Somewhat surprisingly, The Times didn’t feature the winter fuel rebellion on Page 1 and relegated it to Page 6. But it did feature a couple of fascinating columns. Political sketch writer Tom Peck mocked (slightly inaccurately): “Early arrivers at Westminster were treated to an actual protest on the lawn behind the House of Commons, complete with placards and everything. ‘Keep the Winter Fuel Payment’ they read. If you looked hard enough, you could just about make out that most of the 50 or so protesters were wearing their green Commons lanyards, because absolutely all of them were Tory MPs. As far as protests go, it was a masterclass. Some people have been known to protest outside parliament for more than a decade with irritating loudspeakers... this protest lasted precisely as long as it took for a social media intern from Tory HQ to take a photograph of it. The iPhone clicked and that was a wrap. Glory be. Why can’t they all do it like that?”
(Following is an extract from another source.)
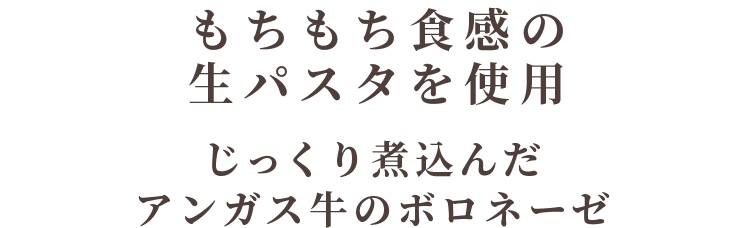 もちもち食感の
生パスタを使用

じっくり煮込んだ
アンガス牛のボロネーゼ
But there was some warmer comfort for Sir Keir from Times columnist and Tory peer Lord Daniel Finkelstein a few pages further back under the headline, “We can’t afford not to cut winter fuel benefit”. He went on: “I am not overjoyed about this policy. Who would be? But has Labour really made a political error, as so many people suggest. In the short run, it has. And pensioners will remain cross about it for longer than just the short run. But I still think the bigger mistake would be not to have done it”, he argued, effectively supporting the Starmer / Reeves ‘black hole’ defence. Sweet music to the ears of the PM and chancellor amid their media mauling.

As a personal test, I did a vox pop among Labour supporting OAP friends, neighbours and contacts. OK, many of them comfortably unaffected by fuel allowance cuts. Several who always donate their £300 quid to charity rather than investing in a crate of vino or an evening dining at the local branch of The Ivy.

One sprightly 73-year old former Labour local party chair, who donates his to charity and still plays a mean game of tennis, put it this way: “If this was a game of tennis, Keir and Rachel have made an unforced error and come Budget Day they are going to have to devise some way of bouncing back in the court of public opinion.”

He is, I suspect, going be proved right despite all the tough talking from the Number 10 team.